Eine im Sommersemester 2020 abgelegte und nicht bestandene Prüfung gilt als Freiversuch. Der Freiversuch kann nicht zur Notenverbesserung dienen.

Der Freiversuch gilt für alle Prüfungen, die im Rahmen von Modulen, die von Einrichtungen der Philosophischen Fakultät angeboten werden und in einem der drei Prüfungszeiträume des Sommersemesters 2020 (erster Prüfungszeitraum im August, Nachholprüfungszeitraum im September und zweiter Prüfungszeitraum im Oktober) stattfinden, im Sommersemester 2020 lehrveranstaltungsbegleitend erbracht wurden/werden sowie für Hausarbeiten und ähnliche Leistungen mit einem langen Bearbeitungszeitraum, die im Sommersemester 2020 erbracht werden.

Der Freiversuch gilt unabhängig davon, in welchem Versuch diese Prüfung angetreten wird und unabhängig von der Prüfungsform.

Zudem gilt der Freiversuch auch, wenn eine angemeldete Prüfung nicht angetreten bzw. erbracht wird und dadurch als nicht bestanden gelten würde.

Weiterhin gilt sie auch für die im zweiten Prüfungszeitraum des Wintersemesters 2019/2020 kurzfristig in Form einer Ersatzleistung angebotenen Präsenzprüfungen.

Im Falle von Importmodulen gelten die Freiversuchsregelungen des jeweils exportierenden Faches. Informieren Sie sich dazu auf den entsprechenden Internetseiten der Fakultäten, dem die Fächer angehören.

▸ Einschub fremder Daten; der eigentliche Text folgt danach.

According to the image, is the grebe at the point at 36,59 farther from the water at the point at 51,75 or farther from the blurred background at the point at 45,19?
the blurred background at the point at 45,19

Eine Antragsstellung ist nicht erforderlich. Die Änderung der Einträge erfolgt von uns regelmäßigen Abständen, danach sind die Prüfungen in der Liste der stornierten und nicht zugelassenen Prüfungen mit dem Zusatz "sonstiges" aufgeführt und in der semesterbezogenen Ergebnisübersicht mit dem Vermerk CFV (= Corona-Freiversuch) gekennzeichnet.

Durch die Überschneidung der Korrektur- und Anmeldezeiträume kann es sein, dass bei einzelnen Neuanmeldungen die Versuchszählung den vorherigen Freiversuch noch nicht berücksichtigt wird. Für diese Prüfungen wird die Versuchszählung im Nachgang korrigiert.